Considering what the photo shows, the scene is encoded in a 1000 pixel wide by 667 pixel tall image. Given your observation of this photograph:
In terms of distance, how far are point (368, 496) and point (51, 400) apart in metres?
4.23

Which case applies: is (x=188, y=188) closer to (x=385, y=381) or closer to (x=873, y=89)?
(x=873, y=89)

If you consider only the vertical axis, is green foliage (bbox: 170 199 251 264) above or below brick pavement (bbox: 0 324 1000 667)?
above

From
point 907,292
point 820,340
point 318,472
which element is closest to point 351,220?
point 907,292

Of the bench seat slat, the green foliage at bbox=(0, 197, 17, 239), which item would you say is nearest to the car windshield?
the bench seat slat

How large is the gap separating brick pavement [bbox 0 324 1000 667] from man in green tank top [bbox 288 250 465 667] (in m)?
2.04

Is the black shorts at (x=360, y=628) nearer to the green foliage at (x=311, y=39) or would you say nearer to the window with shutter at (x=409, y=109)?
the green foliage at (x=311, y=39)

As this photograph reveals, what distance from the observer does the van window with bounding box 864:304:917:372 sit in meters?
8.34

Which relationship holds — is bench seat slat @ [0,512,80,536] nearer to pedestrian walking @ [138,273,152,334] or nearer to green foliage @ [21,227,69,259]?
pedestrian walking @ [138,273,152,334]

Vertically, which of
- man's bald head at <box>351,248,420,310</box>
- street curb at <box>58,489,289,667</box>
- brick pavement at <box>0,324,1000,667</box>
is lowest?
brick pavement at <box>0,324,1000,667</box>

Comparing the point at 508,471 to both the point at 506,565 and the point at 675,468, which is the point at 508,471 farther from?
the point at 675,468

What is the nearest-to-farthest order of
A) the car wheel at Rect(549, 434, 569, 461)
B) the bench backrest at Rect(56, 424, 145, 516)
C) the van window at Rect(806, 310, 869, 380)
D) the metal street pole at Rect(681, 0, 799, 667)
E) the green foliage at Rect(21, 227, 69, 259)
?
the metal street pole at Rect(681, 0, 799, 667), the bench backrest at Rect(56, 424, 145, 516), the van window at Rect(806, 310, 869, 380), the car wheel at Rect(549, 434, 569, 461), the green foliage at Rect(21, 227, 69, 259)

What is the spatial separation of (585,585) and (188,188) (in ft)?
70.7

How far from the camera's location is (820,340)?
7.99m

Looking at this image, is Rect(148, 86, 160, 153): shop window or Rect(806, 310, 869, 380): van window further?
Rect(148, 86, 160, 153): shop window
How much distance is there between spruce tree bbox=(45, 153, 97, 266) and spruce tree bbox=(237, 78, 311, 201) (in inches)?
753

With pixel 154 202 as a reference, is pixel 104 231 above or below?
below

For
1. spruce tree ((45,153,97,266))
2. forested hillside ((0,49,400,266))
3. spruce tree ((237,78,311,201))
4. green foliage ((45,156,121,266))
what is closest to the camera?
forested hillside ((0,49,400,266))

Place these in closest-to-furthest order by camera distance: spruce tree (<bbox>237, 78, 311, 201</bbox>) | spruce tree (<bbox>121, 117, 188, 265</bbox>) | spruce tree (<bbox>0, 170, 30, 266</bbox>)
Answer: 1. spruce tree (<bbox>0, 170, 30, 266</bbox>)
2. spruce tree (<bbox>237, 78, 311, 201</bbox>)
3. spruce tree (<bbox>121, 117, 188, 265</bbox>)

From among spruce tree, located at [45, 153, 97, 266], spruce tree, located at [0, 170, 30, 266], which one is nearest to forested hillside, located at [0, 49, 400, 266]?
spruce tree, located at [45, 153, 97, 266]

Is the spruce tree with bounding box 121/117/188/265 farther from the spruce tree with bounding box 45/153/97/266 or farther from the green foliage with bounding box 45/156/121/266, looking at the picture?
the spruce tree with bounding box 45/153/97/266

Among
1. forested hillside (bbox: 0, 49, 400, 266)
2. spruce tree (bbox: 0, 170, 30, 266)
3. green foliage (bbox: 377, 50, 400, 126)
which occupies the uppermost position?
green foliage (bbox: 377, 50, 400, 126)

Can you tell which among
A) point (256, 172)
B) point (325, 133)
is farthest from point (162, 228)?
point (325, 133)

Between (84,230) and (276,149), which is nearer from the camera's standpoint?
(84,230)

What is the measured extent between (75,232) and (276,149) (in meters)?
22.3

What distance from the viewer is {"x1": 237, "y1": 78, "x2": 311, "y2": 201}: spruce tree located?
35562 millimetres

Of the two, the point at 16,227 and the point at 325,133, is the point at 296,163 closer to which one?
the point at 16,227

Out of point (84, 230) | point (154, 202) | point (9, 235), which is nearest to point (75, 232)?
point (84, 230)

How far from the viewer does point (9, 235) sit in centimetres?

*****

Exercise goal: List every line of the rows above as a numbered list, omitting all blank lines.

Result below:
1. Considering what the photo shows, the scene is encoded in a 1000 pixel wide by 667 pixel tall image. Given your observation of this photograph:
2. In terms of distance, how far are point (368, 496) and point (51, 400) apart in metres?
3. 4.23
4. Which case applies: is (x=188, y=188) closer to (x=385, y=381) or closer to (x=873, y=89)?
5. (x=873, y=89)
6. If you consider only the vertical axis, is green foliage (bbox: 170 199 251 264) above or below brick pavement (bbox: 0 324 1000 667)?
7. above
8. From
9. point 907,292
10. point 820,340
11. point 318,472
12. which element is closest to point 351,220?
13. point 907,292
14. Of the bench seat slat, the green foliage at bbox=(0, 197, 17, 239), which item would you say is nearest to the car windshield?
15. the bench seat slat
16. How large is the gap separating brick pavement [bbox 0 324 1000 667] from man in green tank top [bbox 288 250 465 667] (in m)?
17. 2.04
18. Is the black shorts at (x=360, y=628) nearer to the green foliage at (x=311, y=39) or would you say nearer to the window with shutter at (x=409, y=109)?
19. the green foliage at (x=311, y=39)
20. As this photograph reveals, what distance from the observer does the van window with bounding box 864:304:917:372 sit in meters?
21. 8.34
22. Which relationship holds — is bench seat slat @ [0,512,80,536] nearer to pedestrian walking @ [138,273,152,334] or nearer to green foliage @ [21,227,69,259]?
23. pedestrian walking @ [138,273,152,334]
24. Vertically, which of
25. - man's bald head at <box>351,248,420,310</box>
26. - street curb at <box>58,489,289,667</box>
27. - brick pavement at <box>0,324,1000,667</box>
28. is lowest?
29. brick pavement at <box>0,324,1000,667</box>
30. Comparing the point at 508,471 to both the point at 506,565 and the point at 675,468, which is the point at 508,471 farther from?
31. the point at 675,468
32. What is the nearest-to-farthest order of
33. A) the car wheel at Rect(549, 434, 569, 461)
34. B) the bench backrest at Rect(56, 424, 145, 516)
35. C) the van window at Rect(806, 310, 869, 380)
36. D) the metal street pole at Rect(681, 0, 799, 667)
37. E) the green foliage at Rect(21, 227, 69, 259)
38. ?
39. the metal street pole at Rect(681, 0, 799, 667), the bench backrest at Rect(56, 424, 145, 516), the van window at Rect(806, 310, 869, 380), the car wheel at Rect(549, 434, 569, 461), the green foliage at Rect(21, 227, 69, 259)
40. What is the spatial separation of (585,585) and (188,188) (in ft)?
41. 70.7
42. How far from the camera's location is (820,340)?
43. 7.99m
44. Looking at this image, is Rect(148, 86, 160, 153): shop window or Rect(806, 310, 869, 380): van window further?
45. Rect(148, 86, 160, 153): shop window
46. How much distance is there between spruce tree bbox=(45, 153, 97, 266) and spruce tree bbox=(237, 78, 311, 201) (in inches)?
47. 753
48. With pixel 154 202 as a reference, is pixel 104 231 above or below?
49. below
50. For
51. 1. spruce tree ((45,153,97,266))
52. 2. forested hillside ((0,49,400,266))
53. 3. spruce tree ((237,78,311,201))
54. 4. green foliage ((45,156,121,266))
55. what is closest to the camera?
56. forested hillside ((0,49,400,266))
57. Place these in closest-to-furthest order by camera distance: spruce tree (<bbox>237, 78, 311, 201</bbox>) | spruce tree (<bbox>121, 117, 188, 265</bbox>) | spruce tree (<bbox>0, 170, 30, 266</bbox>)
58. Answer: 1. spruce tree (<bbox>0, 170, 30, 266</bbox>)
59. 2. spruce tree (<bbox>237, 78, 311, 201</bbox>)
60. 3. spruce tree (<bbox>121, 117, 188, 265</bbox>)
61. From among spruce tree, located at [45, 153, 97, 266], spruce tree, located at [0, 170, 30, 266], which one is nearest to forested hillside, located at [0, 49, 400, 266]?
62. spruce tree, located at [45, 153, 97, 266]
63. Is the spruce tree with bounding box 121/117/188/265 farther from the spruce tree with bounding box 45/153/97/266 or farther from the green foliage with bounding box 45/156/121/266, looking at the picture?
64. the spruce tree with bounding box 45/153/97/266
65. Among
66. 1. forested hillside (bbox: 0, 49, 400, 266)
67. 2. spruce tree (bbox: 0, 170, 30, 266)
68. 3. green foliage (bbox: 377, 50, 400, 126)
69. which occupies the uppermost position?
70. green foliage (bbox: 377, 50, 400, 126)
71. Can you tell which among
72. A) point (256, 172)
73. B) point (325, 133)
74. is farthest from point (162, 228)?
75. point (325, 133)
76. Between (84,230) and (276,149), which is nearer from the camera's standpoint?
77. (84,230)
78. What is the measured extent between (75,232) and (276,149) (in meters)?
79. 22.3
80. What distance from the viewer is {"x1": 237, "y1": 78, "x2": 311, "y2": 201}: spruce tree located?
81. 35562 millimetres
82. Of the two, the point at 16,227 and the point at 325,133, is the point at 296,163 closer to which one?
83. the point at 16,227
84. Out of point (84, 230) | point (154, 202) | point (9, 235), which is nearest to point (75, 232)?
85. point (84, 230)
86. How far from the viewer does point (9, 235) sit in centimetres?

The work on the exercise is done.